“Hey,” she said, and left it at that, taking a seat to watch him. He’d found a tee shirt and boxers in his stack of weekend blues, the shirt slightly lighter from bleach or from wear. Fastidious David with dried mud on his neck and the tops of his feet, sandy hair dark and twisted with sweat, wearing fresh cottons and flipping the waffle iron, humming something cheerful to its steam. There was a breath of panic in her laugh for him.
“What’s so funny?” he grumbled, a growl that wasn’t, smiling with his eyes and serving a plate of bacon.
“Just you.” Afraid he would kiss her. Hoping.

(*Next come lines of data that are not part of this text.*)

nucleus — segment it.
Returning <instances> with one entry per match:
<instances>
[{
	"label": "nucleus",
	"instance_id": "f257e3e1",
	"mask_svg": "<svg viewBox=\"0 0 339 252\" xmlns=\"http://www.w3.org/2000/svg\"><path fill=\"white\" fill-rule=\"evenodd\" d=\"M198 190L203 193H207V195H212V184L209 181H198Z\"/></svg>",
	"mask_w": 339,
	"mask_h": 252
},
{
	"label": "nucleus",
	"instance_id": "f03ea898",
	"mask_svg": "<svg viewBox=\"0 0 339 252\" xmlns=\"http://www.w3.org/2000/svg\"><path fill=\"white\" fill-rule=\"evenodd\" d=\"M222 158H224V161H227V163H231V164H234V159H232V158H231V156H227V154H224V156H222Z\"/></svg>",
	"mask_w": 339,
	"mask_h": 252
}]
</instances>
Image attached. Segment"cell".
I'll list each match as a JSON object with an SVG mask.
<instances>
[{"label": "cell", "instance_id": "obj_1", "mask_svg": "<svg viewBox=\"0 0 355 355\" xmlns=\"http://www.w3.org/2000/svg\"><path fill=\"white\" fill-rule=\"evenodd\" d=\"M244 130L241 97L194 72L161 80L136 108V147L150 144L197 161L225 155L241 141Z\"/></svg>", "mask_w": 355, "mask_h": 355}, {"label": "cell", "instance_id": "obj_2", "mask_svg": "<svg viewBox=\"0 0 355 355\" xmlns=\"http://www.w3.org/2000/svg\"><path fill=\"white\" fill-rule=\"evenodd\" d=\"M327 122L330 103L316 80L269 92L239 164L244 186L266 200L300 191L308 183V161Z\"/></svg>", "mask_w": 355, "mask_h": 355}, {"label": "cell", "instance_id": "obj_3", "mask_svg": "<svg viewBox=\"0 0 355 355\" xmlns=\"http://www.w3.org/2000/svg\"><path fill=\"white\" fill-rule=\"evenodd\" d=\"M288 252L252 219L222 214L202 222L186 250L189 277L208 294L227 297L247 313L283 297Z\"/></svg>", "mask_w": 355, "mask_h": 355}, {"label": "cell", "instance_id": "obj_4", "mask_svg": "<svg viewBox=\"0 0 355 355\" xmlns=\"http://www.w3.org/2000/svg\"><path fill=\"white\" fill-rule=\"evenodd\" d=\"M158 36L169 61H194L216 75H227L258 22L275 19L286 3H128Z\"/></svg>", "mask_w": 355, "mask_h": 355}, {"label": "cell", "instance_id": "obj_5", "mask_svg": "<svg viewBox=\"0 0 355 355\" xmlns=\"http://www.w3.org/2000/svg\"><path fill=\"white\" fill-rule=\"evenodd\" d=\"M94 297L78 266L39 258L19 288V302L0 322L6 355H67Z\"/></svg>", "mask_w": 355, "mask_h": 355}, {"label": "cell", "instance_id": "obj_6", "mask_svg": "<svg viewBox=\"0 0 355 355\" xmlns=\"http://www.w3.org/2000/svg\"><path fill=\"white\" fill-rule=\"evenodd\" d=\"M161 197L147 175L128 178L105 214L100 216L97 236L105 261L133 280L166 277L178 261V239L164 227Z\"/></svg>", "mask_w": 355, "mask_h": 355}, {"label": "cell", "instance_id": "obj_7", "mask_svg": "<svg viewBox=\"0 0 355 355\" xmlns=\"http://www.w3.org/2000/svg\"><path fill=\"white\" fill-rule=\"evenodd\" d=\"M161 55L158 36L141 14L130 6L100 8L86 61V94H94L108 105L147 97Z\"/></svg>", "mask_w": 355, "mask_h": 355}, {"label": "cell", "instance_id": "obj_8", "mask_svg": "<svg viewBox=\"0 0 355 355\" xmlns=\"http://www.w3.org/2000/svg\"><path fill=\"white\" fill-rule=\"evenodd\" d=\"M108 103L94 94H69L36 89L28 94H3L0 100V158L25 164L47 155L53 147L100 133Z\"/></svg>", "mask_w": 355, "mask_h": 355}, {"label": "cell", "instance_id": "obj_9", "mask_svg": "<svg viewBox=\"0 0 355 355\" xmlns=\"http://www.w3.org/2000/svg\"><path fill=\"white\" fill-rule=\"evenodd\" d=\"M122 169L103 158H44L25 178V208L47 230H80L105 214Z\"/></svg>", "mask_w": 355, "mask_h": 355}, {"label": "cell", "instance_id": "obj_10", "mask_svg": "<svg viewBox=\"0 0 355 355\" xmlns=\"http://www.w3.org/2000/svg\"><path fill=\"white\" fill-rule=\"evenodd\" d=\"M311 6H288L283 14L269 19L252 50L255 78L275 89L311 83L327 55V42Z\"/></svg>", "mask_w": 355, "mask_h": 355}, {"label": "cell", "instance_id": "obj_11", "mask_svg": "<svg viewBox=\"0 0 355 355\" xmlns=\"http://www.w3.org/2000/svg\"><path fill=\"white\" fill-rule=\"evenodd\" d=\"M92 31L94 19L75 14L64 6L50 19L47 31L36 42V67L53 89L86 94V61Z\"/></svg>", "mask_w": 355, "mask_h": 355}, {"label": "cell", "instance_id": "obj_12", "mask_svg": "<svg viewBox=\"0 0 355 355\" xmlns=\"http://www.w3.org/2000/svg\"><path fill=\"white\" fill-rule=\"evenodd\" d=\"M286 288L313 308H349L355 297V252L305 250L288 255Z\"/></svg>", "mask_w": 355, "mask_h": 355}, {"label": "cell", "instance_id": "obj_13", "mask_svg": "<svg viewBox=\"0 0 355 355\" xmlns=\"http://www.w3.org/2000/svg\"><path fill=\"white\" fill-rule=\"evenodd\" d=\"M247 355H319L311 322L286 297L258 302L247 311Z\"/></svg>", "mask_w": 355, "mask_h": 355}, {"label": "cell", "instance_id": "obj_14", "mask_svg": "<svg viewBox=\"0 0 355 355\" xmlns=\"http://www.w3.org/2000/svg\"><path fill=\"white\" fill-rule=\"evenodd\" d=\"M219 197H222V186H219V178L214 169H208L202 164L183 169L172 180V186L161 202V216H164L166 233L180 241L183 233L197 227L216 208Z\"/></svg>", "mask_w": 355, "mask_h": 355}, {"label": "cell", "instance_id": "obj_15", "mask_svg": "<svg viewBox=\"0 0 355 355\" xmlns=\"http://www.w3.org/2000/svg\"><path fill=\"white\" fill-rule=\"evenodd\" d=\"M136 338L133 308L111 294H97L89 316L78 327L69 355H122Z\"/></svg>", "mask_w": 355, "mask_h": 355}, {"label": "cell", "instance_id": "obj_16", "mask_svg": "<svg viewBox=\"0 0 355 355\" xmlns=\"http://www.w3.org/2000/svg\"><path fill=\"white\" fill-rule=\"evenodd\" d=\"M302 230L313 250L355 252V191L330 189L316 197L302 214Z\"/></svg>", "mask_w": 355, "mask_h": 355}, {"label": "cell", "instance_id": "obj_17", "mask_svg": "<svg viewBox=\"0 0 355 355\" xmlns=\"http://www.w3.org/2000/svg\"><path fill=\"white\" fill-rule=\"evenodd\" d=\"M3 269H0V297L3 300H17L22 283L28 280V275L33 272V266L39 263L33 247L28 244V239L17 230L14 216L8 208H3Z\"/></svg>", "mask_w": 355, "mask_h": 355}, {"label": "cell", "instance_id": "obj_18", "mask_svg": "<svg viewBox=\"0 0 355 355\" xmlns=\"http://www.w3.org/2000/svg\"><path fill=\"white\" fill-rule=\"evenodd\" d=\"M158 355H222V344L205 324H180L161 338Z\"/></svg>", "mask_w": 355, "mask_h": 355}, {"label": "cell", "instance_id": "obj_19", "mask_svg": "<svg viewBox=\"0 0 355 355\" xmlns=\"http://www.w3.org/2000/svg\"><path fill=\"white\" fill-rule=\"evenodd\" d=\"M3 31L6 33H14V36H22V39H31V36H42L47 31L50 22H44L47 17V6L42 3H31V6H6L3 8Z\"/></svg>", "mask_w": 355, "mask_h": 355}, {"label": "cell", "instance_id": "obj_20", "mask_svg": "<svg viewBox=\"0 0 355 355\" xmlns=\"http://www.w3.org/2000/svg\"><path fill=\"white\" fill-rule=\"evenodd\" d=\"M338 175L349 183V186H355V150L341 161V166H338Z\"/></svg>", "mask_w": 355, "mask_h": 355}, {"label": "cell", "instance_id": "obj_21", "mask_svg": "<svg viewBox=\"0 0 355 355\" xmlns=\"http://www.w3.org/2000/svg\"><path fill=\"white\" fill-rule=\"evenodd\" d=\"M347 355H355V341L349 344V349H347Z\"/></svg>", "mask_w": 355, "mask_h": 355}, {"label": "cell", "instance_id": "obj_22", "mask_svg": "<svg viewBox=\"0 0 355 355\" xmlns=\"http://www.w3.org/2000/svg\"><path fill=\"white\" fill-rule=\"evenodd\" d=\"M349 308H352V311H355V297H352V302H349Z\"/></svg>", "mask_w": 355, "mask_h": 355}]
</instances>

Their table chairs were mismatched, different heights of straight backs and curved; a Shaker, one ladder, a bow, and a slightly lower seat with arms. They’d come home with Lena tied with bungee straps to her rear pannier; the result of a quick tour of alley-leavings and moving-out sales in the walkups throughout their old neighbourhood. He had stripped them in the chemical bath at his Saturday gig, where he’d transformed his Dad’s barnboards into her vanity stool, their headboard, this table. She had painted them while he was at exams – Victory Blue she had called it, though to him it looked more like cobalt. Like something she bought off display at a home store, with a bulk bag of votives and a jar of potpourri. All of that gorgeous, reclaimed wood…. Thank God she’d not touched his table.
“Eggs?” he asked, sweetly, setting the plate of waffles on a hot pad between the mason jar of forks and his Mum’s white Denby butter dish.
“No.” Coughing so hard the word came out strangled. She pressed the tears back with her palms. Breathe. “I’m okay.”
“Right.” Don’t ruin this.
The indigo dawn was grey, now. She had missed the pink flush on the clouds. Magpies and jays were stretching their voices, crowding out the sparrows’ gentler song. He took the chair opposite hers to watch the sun climb the mountain, framed in white vinyl above the kitchen sink. They had never found curtains for this window.
He said, “I’ll have to go out and help them clear the deadfall, soon. Get the worst of it off the logging roads.” He layered fried eggs with bacon between two waffles, and crunched thoughtfully, watching her. She got up and served coffee. “You want to come?”
On the mountain they found fathers with sons – boys eight and nine, thirty and sixty, working chainsaws, swedes, and folding laplanders. The few wives wore toddlers riding metal-framed backpacks, passing cookies from pockets back over their shoulders between bundling branches and trimming the lengths worth saving. A community of gloved hands and scuffed denim, lashes and fringes wet with mist, meeting across splintered birch and aspen. They were surprised to see Lena. Tight eyes. Stiff smiles. Her silence distanced them, though many had seen her at the school. She stacked the fresh cordwood in the trailer the Coopers had brought. Their two-year-old, Miles, held out his cookie, a zwieback coated with slime.
“Thank you,” she whispered, taking a pretend bite off the side. She pulled a cell phone from her pocket, waved it at David, then turned and walked herself home.